If the connection fails, the last line of the output will usually return a failure code in the form of a number that is non-zero. If this occurs, connectivity troubleshooting should be pursued before proceeding with the below steps. The steps listed below may be unnecessary if lost connectivity can be restored. However, if the connection succeeds, or if the issue persists after connectivity is restored, it is likely that the command files NCM uses to communicate between the AS and the DS may be out legitimately out of sync. Out of sync command files must be cleared from the instance in order to allow an all new set of command files to be created by any new jobs that will be properly syncrhonized and able to flow normally between the AS and DS hosts.
To clear NCM command files from the instance, do as follows:
Instance Wide Preliminary Steps:
- Simultaneously Log into distinct Linux shells for each NCM Device Server (DS) host in the instance as well as the Application Server (AS) and controldb (if on a separate host from the AS) hosts as 'root'.
- Run the following command to set NCM related shell session variables in the AS host shell session as well as all DS host shell sessions opened in Step 1 above:
source /etc/voyence.conf
- Stop NCM services on all Device Server (DS) hosts to prevent receipt and processing of any new snmp traps from devices under management during this process.
/etc/init.d/vcmaster stop
Application Server:
- Log into the NCM Client Application as 'sysadmin'.
- Cancel all currently running jobs from all users, including the system user (ex. pull jobs scheduled in response to receipt of snmp device configuration state change traps) as well as any pending jobs that are scheduled to begin during the maintenance window declared for this process. Note: It is not necessary to cancel recurring series jobs, however, you must verify that no child jobs are scheduled to be created by them during this process.

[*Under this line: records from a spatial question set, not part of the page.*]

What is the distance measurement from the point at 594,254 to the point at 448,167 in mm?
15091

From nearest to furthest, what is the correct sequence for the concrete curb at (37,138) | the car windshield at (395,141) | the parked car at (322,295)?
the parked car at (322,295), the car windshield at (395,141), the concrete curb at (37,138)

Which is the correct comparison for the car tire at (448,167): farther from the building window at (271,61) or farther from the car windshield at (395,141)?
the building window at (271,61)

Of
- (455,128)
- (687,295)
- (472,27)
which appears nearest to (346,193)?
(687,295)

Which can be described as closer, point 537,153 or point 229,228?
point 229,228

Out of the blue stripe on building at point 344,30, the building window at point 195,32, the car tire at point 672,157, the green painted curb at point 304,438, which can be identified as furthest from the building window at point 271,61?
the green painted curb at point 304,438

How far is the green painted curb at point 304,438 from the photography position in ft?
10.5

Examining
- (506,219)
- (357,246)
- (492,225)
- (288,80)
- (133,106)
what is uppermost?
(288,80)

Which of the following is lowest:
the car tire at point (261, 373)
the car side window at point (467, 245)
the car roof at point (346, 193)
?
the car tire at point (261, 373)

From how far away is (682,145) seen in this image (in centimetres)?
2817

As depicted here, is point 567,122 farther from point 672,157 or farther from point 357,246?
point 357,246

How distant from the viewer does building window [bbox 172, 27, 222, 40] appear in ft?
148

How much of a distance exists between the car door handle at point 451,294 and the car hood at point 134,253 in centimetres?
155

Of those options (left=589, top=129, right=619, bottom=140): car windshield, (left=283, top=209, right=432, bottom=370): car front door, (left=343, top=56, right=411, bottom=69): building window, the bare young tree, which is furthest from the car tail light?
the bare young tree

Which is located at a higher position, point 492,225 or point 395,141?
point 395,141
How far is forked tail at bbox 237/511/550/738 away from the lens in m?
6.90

- Log out of the NCM Client Application.
- Switch to the controldb shell you opened in Step 1 above (which may also be the AS shell if the controldb resides on the AS host) and log into the controldb using the following command (Note: The current controldb password will be required):
su - pgdba -c 'psql voyencedb voyence'
- Run the following query to confirm that there are no jobs are in a running state:
SELECT
status,
count(*)
FROM cm_job
WHERE status LIKE '%running'
GROUP BY status;
If the query returns a number greater than zero (0), run the following query to cancel the remaining jobs that failed to cancel in Step 5 above:
UPDATE cm_job
SET status = 'enum.taskStatus.canceled'
WHERE status LIKE '%running';
- Log out of the controldb using the following command:
\q
- Switch to the AS shell you opened in Step 1 above and run the following command to stop services on the AS host:
/etc/init.d/vcmaster stop
- Run the following commands in sequence in the AS shell to clear all command files residing on the AS host:
cd $VOYENCE_HOME/data/appserver/pops
find . -name "acmd_*xml" -exec rm -f {} \;
find . -name "cmd_*xml" -exec rm -f {} \;
find . -name "status_*" -exec rm -f {} \;
Device Server:
- Switch to each DS shell in turn, then run the following commands in sequence in each DS to clear all command files residing on each DS host (Note: If the AS host is also a DS because the Combination Server option was selected at time of installation, the commands indicated below need to be run on the AS host as well):
cd $VOYENCE_HOME/data/devserver/syssync
find . -name "acmd_*xml" -exec rm -f {} \;
find . -name "cmd_*xml" -exec rm -f {} \;
find . -name "status_*" -exec rm -f {} \;
- Start all NCM Services on all NCM hosts again by running the following command in each shell you opened in Step 1 above - first on the AS host, then on each DS host:
/etc/init.d/vcmaster start
- Confirm that jobs are running again by logging into the NCM Client from your workstation, then running a "Test Credentials" job against one device residing on each device server in your instance.